▶ **READING TEXT**
= = =

FAIRY: a rapid, cell-free assay for determining virus infectivity
A research group led by Samuel Jones from the University of Birmingham and the University of Manchester (both UK) has developed a cell-free, plate-based assay to determine whether a virus is infectious or non-infectious. This new method was published in Biomacromolecules.
Approximately two-thirds of all identified human pathogens are attributed to viruses and viruses are becoming widely used as delivery agents for vaccines and gene therapies. Determining the infectivity of a virus is crucial and various research methods, such as infectivity assays and PCR, are commonly used to evaluate the presence of viruses.
Infectivity assays are considered the gold standard method for assessing viral infectivity. However, performing these assays can be time-consuming and special expertise is needed for their execution. Moreover, these assays rely on a cultivatable cell line, which may not be accessible for all virus types. PCR can determine the quantity of DNA or RNA in a sample, correlating with the number of virions present; however, measuring viral titers does not confirm the existence of infectious virions.

= = =

[Stored items]
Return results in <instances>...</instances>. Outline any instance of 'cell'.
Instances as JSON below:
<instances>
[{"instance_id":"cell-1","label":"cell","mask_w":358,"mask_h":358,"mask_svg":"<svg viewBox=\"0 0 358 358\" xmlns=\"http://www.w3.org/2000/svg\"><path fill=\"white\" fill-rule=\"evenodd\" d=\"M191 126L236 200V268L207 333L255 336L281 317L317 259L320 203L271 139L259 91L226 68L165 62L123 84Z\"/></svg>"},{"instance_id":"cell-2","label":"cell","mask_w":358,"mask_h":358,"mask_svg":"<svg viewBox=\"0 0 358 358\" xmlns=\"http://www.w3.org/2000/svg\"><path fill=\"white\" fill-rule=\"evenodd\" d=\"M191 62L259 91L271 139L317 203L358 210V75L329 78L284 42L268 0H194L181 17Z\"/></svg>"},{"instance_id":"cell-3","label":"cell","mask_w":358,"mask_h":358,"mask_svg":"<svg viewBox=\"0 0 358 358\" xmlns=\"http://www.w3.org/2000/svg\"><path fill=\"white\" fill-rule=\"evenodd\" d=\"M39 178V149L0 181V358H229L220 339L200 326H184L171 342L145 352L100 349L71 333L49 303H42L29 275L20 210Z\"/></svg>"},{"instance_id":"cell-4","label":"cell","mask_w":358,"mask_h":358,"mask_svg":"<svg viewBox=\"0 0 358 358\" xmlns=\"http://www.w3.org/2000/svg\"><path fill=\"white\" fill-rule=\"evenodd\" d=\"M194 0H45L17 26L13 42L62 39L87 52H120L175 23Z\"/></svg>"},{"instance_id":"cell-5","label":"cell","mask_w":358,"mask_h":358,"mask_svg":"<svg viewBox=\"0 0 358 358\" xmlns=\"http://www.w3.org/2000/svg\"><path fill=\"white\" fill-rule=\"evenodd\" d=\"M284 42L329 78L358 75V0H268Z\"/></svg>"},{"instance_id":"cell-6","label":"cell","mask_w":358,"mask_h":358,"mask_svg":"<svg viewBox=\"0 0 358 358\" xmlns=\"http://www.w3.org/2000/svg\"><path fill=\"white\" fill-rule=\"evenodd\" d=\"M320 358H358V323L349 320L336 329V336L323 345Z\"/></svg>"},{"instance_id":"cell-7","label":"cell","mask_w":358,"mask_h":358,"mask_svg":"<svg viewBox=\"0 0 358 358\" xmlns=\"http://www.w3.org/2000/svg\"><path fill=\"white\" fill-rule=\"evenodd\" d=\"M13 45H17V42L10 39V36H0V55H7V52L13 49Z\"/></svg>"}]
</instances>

= = =

▶ **WORK TO COMPLETE**
Using the article on the FAIRY assay, explain why PCR falls short as a way to tell whether a virus is infectious. Answer in one to three sentences.

▶ **TASK ANSWER**
PCR determines the quantity of DNA or RNA in a sample, and this quantity correlates with the number of virions present. However, measuring viral titers does not confirm the existence of infectious virions.